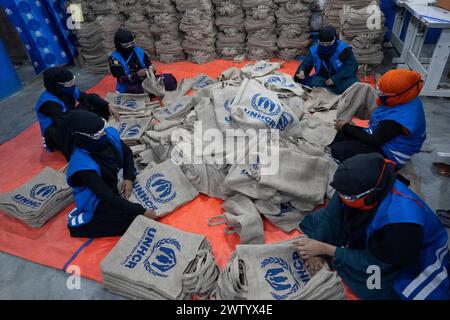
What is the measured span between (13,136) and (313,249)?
3.80 meters

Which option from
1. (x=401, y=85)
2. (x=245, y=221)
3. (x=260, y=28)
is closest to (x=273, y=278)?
(x=245, y=221)

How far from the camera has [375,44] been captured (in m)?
4.20

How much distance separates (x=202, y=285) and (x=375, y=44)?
3931 millimetres

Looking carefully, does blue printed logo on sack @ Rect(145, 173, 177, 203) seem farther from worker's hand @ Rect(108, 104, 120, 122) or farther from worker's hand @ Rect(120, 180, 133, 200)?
worker's hand @ Rect(108, 104, 120, 122)

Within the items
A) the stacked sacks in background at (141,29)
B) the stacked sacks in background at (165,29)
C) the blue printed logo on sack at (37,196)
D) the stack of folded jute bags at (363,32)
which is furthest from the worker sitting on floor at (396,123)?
the stacked sacks in background at (141,29)

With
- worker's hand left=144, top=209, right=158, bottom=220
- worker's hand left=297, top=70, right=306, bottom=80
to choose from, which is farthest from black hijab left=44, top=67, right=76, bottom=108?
worker's hand left=297, top=70, right=306, bottom=80

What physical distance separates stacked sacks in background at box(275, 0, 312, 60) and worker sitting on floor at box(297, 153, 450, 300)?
11.7ft

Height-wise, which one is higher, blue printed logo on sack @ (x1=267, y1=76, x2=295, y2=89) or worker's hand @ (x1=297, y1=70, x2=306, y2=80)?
blue printed logo on sack @ (x1=267, y1=76, x2=295, y2=89)

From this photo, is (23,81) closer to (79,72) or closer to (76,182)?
(79,72)

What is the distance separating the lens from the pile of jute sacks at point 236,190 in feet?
→ 6.17

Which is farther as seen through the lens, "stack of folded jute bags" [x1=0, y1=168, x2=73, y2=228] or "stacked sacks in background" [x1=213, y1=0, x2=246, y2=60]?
"stacked sacks in background" [x1=213, y1=0, x2=246, y2=60]

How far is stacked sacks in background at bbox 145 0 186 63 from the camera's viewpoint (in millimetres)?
4910

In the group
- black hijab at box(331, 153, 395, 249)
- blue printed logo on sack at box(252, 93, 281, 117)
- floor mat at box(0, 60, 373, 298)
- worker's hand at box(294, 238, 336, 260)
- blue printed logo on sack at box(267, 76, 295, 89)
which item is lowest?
floor mat at box(0, 60, 373, 298)
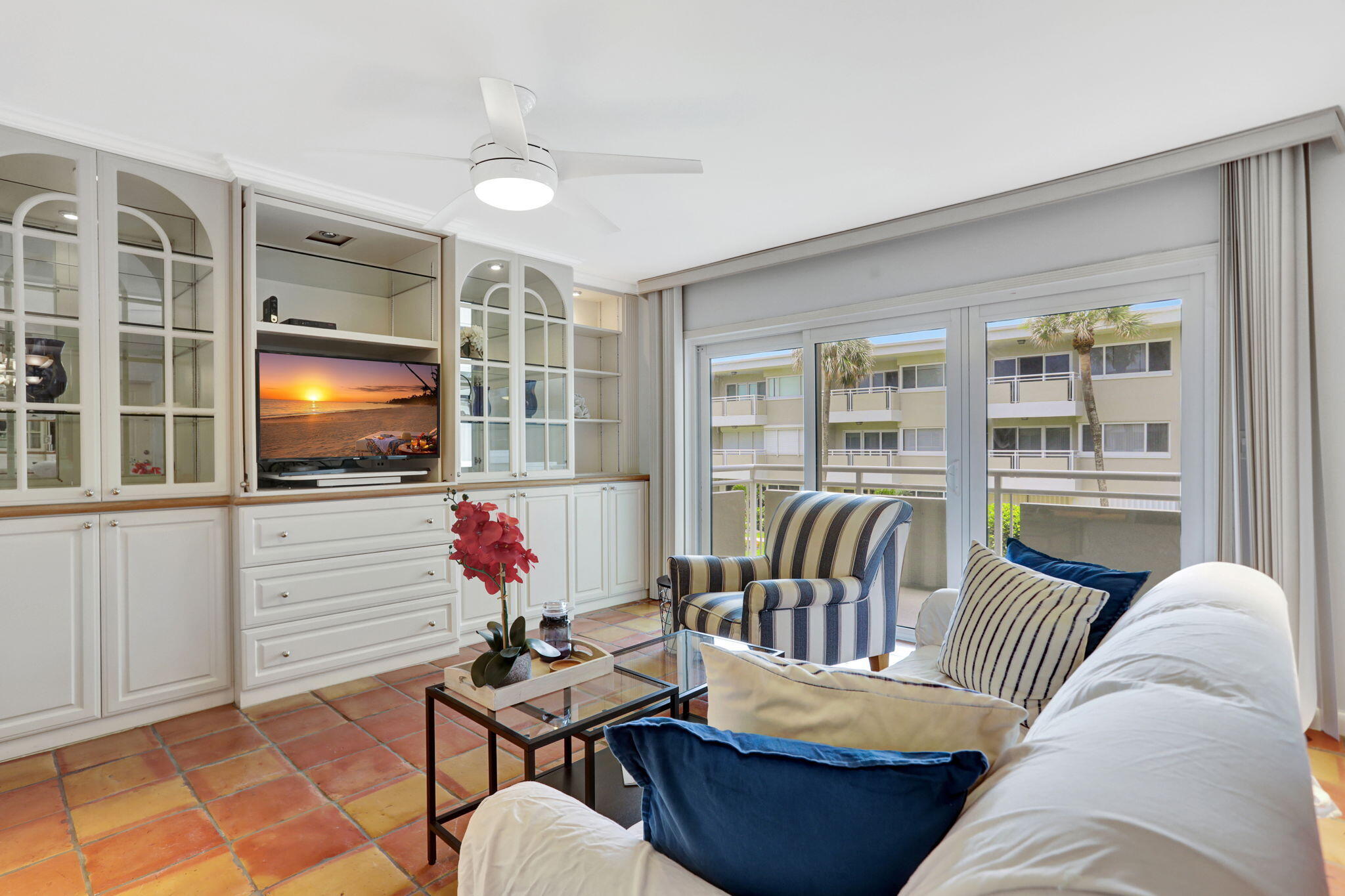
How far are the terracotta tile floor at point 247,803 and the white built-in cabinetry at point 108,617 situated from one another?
0.49ft

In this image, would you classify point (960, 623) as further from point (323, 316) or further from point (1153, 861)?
point (323, 316)

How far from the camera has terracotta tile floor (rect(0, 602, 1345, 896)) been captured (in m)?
1.86

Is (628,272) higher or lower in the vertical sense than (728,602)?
higher

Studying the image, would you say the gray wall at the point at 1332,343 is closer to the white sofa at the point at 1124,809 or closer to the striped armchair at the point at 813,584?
the striped armchair at the point at 813,584

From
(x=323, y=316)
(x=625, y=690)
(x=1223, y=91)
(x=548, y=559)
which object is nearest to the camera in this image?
(x=625, y=690)

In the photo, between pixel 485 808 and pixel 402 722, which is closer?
pixel 485 808

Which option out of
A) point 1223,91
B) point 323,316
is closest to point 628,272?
point 323,316

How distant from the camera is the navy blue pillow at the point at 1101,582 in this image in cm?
176

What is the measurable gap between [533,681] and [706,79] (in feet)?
6.38

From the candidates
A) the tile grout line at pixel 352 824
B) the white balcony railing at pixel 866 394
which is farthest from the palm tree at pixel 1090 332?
the tile grout line at pixel 352 824

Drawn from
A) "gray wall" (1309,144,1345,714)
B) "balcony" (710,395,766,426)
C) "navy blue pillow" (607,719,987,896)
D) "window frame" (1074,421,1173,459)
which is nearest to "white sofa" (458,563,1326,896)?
"navy blue pillow" (607,719,987,896)

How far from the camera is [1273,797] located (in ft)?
1.92

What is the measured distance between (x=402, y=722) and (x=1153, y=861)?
9.56 ft

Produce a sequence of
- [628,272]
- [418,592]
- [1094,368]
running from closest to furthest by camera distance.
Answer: [1094,368], [418,592], [628,272]
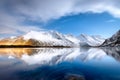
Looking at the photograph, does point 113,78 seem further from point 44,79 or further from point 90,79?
point 44,79

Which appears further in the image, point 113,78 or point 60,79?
point 113,78

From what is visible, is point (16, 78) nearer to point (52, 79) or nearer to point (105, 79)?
point (52, 79)

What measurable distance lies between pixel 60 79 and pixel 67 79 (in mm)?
1085

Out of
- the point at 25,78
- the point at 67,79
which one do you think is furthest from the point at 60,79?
the point at 25,78

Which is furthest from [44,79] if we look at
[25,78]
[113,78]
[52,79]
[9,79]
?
[113,78]

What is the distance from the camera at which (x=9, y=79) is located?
2992 centimetres

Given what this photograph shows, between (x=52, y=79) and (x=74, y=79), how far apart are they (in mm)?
3378

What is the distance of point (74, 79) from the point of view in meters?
29.1

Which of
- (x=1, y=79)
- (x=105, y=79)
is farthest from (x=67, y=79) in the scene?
(x=1, y=79)

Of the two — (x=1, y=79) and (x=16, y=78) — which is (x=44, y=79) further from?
(x=1, y=79)

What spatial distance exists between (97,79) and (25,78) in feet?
37.1

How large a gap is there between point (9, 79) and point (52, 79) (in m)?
6.64

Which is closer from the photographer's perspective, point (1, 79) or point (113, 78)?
point (1, 79)

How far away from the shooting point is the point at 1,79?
29656 mm
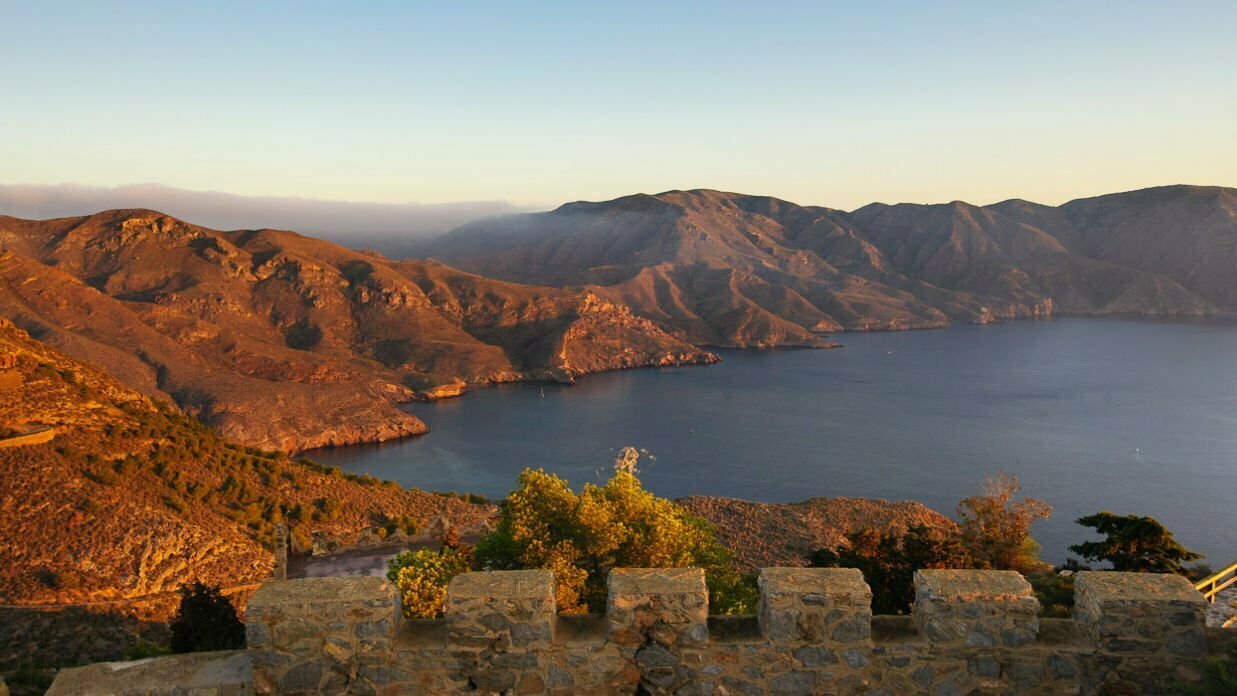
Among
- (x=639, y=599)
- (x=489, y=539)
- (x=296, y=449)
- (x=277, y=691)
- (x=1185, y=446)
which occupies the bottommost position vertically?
(x=296, y=449)

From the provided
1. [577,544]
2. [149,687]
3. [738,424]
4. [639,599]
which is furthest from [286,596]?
[738,424]

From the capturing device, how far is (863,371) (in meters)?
166

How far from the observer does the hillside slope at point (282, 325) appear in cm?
10494

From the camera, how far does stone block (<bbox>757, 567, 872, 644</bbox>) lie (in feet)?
18.3

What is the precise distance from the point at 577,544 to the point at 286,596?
476 inches

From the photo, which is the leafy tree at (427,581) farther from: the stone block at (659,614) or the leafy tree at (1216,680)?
the leafy tree at (1216,680)

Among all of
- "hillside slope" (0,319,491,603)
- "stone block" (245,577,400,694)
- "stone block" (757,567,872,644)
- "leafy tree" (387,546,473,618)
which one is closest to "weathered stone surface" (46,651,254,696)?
"stone block" (245,577,400,694)

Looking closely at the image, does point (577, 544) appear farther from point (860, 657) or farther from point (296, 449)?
point (296, 449)

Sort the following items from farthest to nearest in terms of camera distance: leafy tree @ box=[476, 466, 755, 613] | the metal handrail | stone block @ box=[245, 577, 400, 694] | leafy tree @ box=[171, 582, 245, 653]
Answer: leafy tree @ box=[476, 466, 755, 613]
leafy tree @ box=[171, 582, 245, 653]
the metal handrail
stone block @ box=[245, 577, 400, 694]

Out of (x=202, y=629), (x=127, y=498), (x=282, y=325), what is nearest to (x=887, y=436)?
(x=127, y=498)

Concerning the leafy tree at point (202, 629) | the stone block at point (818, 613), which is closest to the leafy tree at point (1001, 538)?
the leafy tree at point (202, 629)

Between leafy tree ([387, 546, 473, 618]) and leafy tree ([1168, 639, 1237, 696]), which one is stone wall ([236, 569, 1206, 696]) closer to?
leafy tree ([1168, 639, 1237, 696])

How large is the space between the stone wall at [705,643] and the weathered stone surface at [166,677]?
247 millimetres

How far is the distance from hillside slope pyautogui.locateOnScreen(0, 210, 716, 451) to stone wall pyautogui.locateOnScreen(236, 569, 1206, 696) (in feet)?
330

■ Stated goal ■
Please output, word for word, the part of the data above that opens with the line containing "How large is" and closes with the final line of the data, including both of those lines.

■ Result of this exercise ■
How large is the space between the stone wall at [705,643] and the weathered stone surface at [166,677]?
247 millimetres

How far is the distance from hillside slope pyautogui.locateOnScreen(0, 210, 716, 451) to stone wall pyautogui.locateOnScreen(236, 569, 1206, 696) (in feet)?
330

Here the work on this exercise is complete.